Text to read:
------------------------------------------------------------------------
Created by John


Tutorial Aims:

  1. Plot simple maps in ggplot2
  2. Manipulate spatial polygons
  3. Import, manipulate and plot shapefiles

Steps:

  1. Why use R to make maps?
  2. Downloading the relevant packages
  3. Getting your head around spatial data
  4. Creating a map using ggplot2 and rworldmap
  5. Using shapefiles

All the resources for this tutorial, including some helpful cheatsheets can be downloaded from this Github repository. Clone and download the repo as a zipfile, then unzip it.

Next, open up a new R Script where you will add the code for your maps. Set the folder you just downloaded as your working directory by running the code below, replacing PATH_TO_FOLDER with the location of the downloaded folder on your computer, e.g. ~/Downloads/CC-6-Maps-master:

setwd("PATH_TO_FOLDER")

1. Why use R for spatial data?

2. Downloading the relevant packages

Load the following packages into R by running the following lines of code in your R script. Remember if you haven’t installed the packages first, you will have to use install.packages("PACKAGE_NAME") first:

library(ggplot2)  # ggplot() fortify()
library(dplyr)  # %>% select() filter() bind_rows()
library(rgdal)  # readOGR() spTransform()
library(raster)  # intersect()
library(ggsn)  # north2() scalebar()
library(rworldmap)  # getMap()

In previous versions of this workshop, we used the ggmap package for grabbing background map tiles from Google Maps and other sources, but this package has become difficult to use, especially since Google now requires a non-free API key to download their map tiles. There are lots of other resources online for ggmap and I’d still recommend having a look if you have specific need for Google Maps basemaps. For now however, we will focus on other R packages.
------------------------------------------------------------------------
Record extracts:
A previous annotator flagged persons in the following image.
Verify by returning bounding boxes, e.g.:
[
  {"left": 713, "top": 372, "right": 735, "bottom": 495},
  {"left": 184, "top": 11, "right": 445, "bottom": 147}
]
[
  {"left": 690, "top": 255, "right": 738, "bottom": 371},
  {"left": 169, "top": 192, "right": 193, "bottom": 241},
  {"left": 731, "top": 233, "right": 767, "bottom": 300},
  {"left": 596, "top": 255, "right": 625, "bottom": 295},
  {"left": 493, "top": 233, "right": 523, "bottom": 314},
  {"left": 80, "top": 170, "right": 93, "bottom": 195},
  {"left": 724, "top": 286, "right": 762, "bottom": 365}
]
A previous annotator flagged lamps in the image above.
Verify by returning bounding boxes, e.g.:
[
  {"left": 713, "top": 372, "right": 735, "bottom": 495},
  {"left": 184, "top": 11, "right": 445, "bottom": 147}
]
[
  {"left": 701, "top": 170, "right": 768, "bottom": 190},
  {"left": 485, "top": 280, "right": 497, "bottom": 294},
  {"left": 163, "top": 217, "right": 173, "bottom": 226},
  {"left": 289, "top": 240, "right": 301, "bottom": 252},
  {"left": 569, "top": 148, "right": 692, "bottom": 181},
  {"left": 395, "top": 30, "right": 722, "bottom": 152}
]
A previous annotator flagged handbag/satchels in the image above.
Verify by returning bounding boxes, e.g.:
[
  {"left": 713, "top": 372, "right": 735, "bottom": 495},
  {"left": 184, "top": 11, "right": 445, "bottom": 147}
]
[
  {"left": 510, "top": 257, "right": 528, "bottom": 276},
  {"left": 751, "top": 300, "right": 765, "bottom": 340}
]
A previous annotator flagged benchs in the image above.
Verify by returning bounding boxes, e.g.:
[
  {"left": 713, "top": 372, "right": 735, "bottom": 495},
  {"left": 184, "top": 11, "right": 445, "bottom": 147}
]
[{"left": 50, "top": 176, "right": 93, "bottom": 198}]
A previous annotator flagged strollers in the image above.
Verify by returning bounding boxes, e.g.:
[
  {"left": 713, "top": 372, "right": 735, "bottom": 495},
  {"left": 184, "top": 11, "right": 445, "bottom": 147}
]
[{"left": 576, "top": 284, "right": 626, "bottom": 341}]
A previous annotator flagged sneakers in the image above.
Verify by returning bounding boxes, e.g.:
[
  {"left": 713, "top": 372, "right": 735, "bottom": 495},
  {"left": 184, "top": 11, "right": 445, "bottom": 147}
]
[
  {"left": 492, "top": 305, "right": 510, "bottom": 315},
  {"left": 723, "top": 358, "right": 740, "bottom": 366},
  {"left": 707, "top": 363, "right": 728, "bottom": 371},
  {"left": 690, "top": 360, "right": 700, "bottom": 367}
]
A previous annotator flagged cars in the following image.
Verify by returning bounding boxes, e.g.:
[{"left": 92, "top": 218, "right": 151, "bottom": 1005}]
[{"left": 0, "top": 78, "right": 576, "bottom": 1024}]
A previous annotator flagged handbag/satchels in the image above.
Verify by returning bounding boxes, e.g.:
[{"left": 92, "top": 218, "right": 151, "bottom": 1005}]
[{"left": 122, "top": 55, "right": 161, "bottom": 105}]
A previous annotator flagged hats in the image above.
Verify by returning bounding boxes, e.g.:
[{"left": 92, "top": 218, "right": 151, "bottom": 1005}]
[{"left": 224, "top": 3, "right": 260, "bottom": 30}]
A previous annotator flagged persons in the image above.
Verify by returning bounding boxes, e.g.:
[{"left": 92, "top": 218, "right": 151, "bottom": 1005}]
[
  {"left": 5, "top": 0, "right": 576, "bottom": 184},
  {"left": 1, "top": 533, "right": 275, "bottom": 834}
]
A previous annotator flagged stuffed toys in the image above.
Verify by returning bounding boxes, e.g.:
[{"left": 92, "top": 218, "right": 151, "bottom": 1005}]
------------------------------------------------------------------------
Set problem 1: Change "annotator" to "labeler" in the records, from the line containing "A previous annotator flagged hats" through the end of the records. Give back only those lines, with nothing else altered.
Set problem 2: Write the next part of the tutorial on making maps in R, starting after its final paragraph.

Right answer 1:
A previous labeler flagged hats in the image above.
Verify by returning bounding boxes, e.g.:
[{"left": 92, "top": 218, "right": 151, "bottom": 1005}]
[{"left": 224, "top": 3, "right": 260, "bottom": 30}]
A previous labeler flagged persons in the image above.
Verify by returning bounding boxes, e.g.:
[{"left": 92, "top": 218, "right": 151, "bottom": 1005}]
[
  {"left": 5, "top": 0, "right": 576, "bottom": 184},
  {"left": 1, "top": 533, "right": 275, "bottom": 834}
]
A previous labeler flagged stuffed toys in the image above.
Verify by returning bounding boxes, e.g.:
[{"left": 92, "top": 218, "right": 151, "bottom": 1005}]

Right answer 2:
3. Getting your head around map data

The easiest way to think about map data is to first imagine a graph displaying whatever data you want, but where the x and y axes denote spatial coordinates such as longitude and latitude instead of a variable:

Plot of trout occurrence

Then it’s a simple case of adding a background map to your image to place the data points in the real world. In this case, the map was pulled from data provided by the maps package:

Map of trout occurrence in Europe

That was a simple example, maps can incorporate more complex elements like polygons and lines, each with their own values:

Map of trout occurrence with polygons and annotations

4. Creating a map using ggplot2 and rworldmap

In this part of the workshop we are going to create a map showing occurrence records of two species of bird. Rueppell’s Vulture (Gyps rueppellii) feeds on large mammalian carrion and the African Penguin (Spheniscus demersus) feeds on small marine fish. It’s likely that their distributions have distinct spatial patterns, we shall see! We will use species occurence data from the Global Biodiversity Information Facility (GBIF), which can be found in the repository for this tutorial, which you should download if you haven’t done so already.

First, import the data we need, Gyps_rueppellii_GBIF.csv and Spheniscus_dermersus_GBIF.csv:

vulture <- read.csv("Gyps_rueppellii_GBIF.csv", sep = "\t")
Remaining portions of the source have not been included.